In the records below, find the line containing "From this photographic"; give it again exactly, along with every line that follows, and nothing else.

(Records contained in a dataset)
━━━━━━━━

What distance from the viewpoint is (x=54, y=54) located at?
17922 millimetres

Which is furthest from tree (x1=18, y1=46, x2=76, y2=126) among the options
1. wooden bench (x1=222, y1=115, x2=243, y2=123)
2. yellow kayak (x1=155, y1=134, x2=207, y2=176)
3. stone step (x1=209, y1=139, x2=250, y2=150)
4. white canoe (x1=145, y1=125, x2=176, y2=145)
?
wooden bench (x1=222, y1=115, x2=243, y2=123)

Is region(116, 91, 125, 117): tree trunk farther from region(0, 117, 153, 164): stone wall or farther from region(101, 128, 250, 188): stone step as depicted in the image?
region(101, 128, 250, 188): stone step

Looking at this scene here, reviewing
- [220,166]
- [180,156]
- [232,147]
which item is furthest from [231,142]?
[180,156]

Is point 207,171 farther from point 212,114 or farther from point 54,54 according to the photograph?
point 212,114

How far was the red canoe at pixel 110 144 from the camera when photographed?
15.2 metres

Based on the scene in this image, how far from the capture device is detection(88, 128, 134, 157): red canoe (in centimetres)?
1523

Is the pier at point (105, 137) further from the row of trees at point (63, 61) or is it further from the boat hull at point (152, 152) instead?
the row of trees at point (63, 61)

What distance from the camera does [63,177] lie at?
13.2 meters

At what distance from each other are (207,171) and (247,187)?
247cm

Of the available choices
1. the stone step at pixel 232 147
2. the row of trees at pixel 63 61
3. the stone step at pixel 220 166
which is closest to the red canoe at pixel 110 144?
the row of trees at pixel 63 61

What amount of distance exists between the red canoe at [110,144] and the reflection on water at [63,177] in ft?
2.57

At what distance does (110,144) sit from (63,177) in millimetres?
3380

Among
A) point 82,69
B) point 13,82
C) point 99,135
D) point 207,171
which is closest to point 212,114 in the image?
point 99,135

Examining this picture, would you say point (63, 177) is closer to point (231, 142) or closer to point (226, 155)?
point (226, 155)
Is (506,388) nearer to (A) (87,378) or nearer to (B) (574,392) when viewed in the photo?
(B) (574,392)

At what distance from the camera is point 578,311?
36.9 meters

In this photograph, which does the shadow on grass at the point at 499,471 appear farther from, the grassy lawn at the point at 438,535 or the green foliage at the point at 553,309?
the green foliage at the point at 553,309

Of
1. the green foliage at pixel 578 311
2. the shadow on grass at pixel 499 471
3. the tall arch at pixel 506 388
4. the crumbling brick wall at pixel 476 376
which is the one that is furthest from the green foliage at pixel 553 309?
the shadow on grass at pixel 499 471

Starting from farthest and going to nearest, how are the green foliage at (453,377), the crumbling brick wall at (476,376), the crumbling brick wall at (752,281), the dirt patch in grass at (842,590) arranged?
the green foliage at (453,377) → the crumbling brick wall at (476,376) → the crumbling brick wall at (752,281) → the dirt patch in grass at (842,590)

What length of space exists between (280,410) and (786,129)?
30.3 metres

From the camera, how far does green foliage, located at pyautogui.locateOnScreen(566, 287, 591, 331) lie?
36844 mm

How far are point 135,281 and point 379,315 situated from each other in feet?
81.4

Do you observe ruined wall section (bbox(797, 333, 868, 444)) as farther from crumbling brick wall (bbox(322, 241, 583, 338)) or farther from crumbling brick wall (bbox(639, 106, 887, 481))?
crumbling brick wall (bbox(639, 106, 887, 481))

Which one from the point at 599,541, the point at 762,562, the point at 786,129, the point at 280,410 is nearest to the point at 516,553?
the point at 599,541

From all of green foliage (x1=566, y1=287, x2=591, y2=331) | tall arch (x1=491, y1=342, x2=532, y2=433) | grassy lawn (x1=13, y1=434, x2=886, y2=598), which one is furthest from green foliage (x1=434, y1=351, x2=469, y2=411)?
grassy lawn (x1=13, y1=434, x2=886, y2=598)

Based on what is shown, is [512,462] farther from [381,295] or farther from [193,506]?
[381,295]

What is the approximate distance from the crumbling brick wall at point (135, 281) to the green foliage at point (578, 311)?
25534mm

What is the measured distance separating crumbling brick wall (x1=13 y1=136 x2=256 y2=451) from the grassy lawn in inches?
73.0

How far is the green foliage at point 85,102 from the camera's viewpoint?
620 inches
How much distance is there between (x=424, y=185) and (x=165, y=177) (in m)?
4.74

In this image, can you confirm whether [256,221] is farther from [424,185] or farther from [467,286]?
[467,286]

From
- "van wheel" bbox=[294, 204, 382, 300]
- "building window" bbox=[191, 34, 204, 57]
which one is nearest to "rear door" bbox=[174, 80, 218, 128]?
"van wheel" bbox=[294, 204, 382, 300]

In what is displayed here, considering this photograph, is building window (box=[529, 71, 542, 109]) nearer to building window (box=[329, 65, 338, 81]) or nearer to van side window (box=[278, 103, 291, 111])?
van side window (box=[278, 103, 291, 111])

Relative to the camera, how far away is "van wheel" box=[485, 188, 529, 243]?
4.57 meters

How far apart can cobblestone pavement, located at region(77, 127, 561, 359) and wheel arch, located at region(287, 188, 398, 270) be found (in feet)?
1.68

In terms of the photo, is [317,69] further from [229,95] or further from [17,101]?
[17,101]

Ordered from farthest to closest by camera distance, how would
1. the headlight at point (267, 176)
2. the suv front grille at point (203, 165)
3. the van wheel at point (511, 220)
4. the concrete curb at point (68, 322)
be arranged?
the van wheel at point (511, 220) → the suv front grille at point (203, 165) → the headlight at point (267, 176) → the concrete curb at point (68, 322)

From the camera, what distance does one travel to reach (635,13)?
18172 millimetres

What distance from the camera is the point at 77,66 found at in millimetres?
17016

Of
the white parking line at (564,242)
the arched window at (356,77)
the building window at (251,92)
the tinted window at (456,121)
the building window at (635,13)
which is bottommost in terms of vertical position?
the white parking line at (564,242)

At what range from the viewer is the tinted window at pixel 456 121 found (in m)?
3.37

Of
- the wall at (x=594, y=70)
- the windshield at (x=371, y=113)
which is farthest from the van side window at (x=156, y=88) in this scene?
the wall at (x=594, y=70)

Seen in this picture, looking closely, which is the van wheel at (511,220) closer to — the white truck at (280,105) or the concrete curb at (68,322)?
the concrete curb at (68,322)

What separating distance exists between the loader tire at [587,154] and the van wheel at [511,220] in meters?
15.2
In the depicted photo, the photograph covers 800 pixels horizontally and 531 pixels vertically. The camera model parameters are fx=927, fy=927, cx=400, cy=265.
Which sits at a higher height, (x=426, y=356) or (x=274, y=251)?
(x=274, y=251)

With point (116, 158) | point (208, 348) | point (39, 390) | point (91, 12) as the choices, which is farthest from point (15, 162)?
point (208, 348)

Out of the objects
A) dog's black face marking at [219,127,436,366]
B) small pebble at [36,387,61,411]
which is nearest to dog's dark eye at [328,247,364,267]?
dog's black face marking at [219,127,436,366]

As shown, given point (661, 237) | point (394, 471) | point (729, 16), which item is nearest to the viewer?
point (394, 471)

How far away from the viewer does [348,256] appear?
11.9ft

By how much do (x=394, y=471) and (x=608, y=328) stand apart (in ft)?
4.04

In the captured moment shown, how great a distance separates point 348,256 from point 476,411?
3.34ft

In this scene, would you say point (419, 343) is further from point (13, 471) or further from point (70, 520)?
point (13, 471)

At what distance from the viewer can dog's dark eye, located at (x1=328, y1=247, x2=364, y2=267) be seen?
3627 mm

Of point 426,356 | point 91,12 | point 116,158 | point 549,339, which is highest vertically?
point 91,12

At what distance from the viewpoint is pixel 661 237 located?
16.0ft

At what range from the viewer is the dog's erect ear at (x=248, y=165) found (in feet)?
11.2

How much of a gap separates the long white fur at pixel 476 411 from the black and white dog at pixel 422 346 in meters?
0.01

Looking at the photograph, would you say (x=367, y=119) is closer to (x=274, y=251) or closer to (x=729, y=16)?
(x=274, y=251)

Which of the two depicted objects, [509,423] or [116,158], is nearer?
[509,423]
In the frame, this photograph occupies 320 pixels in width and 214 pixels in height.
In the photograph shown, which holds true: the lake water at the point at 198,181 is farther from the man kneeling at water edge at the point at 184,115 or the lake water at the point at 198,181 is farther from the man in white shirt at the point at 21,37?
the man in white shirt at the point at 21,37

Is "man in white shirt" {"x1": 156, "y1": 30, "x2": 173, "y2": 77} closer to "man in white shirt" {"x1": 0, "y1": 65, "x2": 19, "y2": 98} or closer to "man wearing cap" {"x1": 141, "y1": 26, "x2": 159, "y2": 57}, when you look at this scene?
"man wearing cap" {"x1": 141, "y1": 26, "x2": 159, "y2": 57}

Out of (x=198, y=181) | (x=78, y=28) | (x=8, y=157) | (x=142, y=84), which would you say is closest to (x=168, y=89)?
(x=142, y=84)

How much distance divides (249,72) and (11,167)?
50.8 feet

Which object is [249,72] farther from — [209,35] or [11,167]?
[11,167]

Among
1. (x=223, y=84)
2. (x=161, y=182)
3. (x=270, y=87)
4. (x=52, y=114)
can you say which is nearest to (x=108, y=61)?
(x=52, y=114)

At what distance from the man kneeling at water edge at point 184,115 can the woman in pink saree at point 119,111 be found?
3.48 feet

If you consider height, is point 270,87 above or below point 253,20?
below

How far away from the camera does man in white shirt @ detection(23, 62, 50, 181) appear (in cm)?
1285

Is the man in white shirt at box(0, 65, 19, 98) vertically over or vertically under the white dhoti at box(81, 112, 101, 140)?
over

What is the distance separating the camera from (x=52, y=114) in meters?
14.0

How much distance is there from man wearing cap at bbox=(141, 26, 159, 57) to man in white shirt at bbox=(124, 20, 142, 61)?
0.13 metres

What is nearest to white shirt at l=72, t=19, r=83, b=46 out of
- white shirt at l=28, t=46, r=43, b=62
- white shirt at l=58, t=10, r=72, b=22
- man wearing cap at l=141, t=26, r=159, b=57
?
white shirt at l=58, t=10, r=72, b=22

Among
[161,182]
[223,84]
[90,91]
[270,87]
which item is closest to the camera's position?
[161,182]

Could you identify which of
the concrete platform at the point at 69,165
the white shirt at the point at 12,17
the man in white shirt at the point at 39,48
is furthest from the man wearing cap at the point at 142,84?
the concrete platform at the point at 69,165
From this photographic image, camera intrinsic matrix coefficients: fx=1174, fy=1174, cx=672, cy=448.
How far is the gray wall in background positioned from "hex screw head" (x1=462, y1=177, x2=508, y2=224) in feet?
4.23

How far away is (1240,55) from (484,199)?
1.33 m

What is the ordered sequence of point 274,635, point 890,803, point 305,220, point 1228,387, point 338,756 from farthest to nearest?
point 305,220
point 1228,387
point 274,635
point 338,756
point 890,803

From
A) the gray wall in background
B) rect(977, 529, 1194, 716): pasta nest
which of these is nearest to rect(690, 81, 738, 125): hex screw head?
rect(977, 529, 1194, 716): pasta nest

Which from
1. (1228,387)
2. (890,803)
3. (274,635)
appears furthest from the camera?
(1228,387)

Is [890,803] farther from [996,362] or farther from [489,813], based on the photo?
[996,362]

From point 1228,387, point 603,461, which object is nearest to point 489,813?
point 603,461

━━━━━━━━

**Solution to this problem**
From this photographic image, camera intrinsic matrix coefficients: fx=1174, fy=1174, cx=672, cy=448.
How far is the gray wall in background positioned from "hex screw head" (x1=462, y1=177, x2=508, y2=224) in feet?
4.23

How far away is (1240,55) from (484,199)?
1.33 m

What is the ordered sequence of point 274,635, point 890,803, point 305,220, point 1228,387, point 338,756 from farthest to nearest?
point 305,220
point 1228,387
point 274,635
point 338,756
point 890,803

From
A) the gray wall in background
B) rect(977, 529, 1194, 716): pasta nest
which of these is nearest to rect(690, 81, 738, 125): hex screw head?
rect(977, 529, 1194, 716): pasta nest

Which from
1. (1228,387)
2. (890,803)
3. (274,635)
appears furthest from the camera?
(1228,387)

Is [890,803] farther from [996,362] or farther from [489,813], based on the photo?
[996,362]

From point 1228,387, point 603,461, which object is nearest to point 489,813?
point 603,461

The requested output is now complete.